Fruit quality attributes were evaluated at the Postharvest Physiology and Technology Lab, Horticultural Sciences Department, University of Florida, FL, USA. Fruit quality parameters tested were firmness, soluble solids concentration (SSC), total titratable acidity (TTA), and citric acid, malic acid, and tartaric acid content. Selected fruit samples were homogenized and centrifuged at 12,000 rpm for 20 min at 4 °C. The supernatant was filtered through cheesecloth and the juice was used to assess SSC and TTA. Soluble solids concentration was determined by placing two drops of juice on the prism of a digital handheld refractometer (model AR200, Reichert Analytical Instruments, Depew, NY, USA) and reported as Brix. Citric acid, malic acid, and total titratable acidity were determined with an automatic titrator (model 719 S Titrino; Metrohm, Herisau, Switzerland). The TTA was determined by diluting 6 g of tomato juice with 50 ml deionized water, and then titrating with 0.1 N sodium hydroxide (NaOH) to an endpoint of pH 8.2 and expressed as percent citric acid. The fruit firmness was measured by a fruit texture analyzer (TA HD Plus, Texture Technologies Corp, NY, USA).

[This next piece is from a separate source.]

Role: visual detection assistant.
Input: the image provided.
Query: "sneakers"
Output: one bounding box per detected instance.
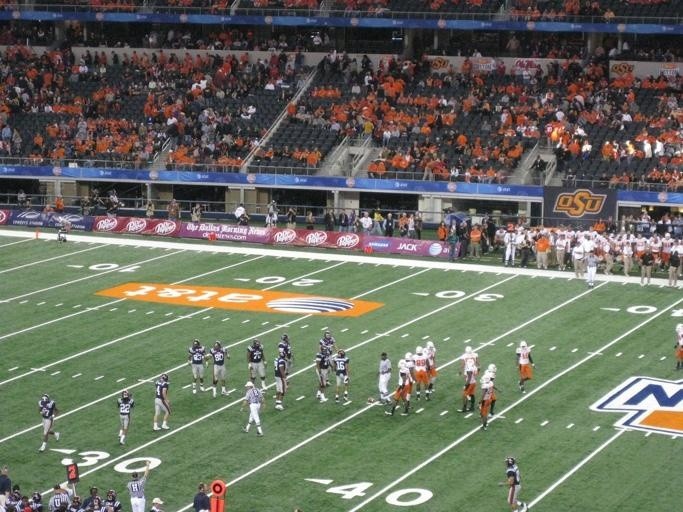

There were three harvests in total. The three- harvests took place 60, 75, and 85 days after planting, respectively. Fruits were handpicked, put in plastic trays, graded through a tomato grader, and weighed with a digital scale. The number of fruits and total fruit weight were recorded for each plant.

The results of each of the variables were all statistically analyzed using STATISTICA 9.0 (Stat-Soft, Inc., Tulsa, OK, USA) by employing one-way ANOVA method. SigmaPlot 11 (Systat Software, Inc. CA, USA) was used to make the graphics.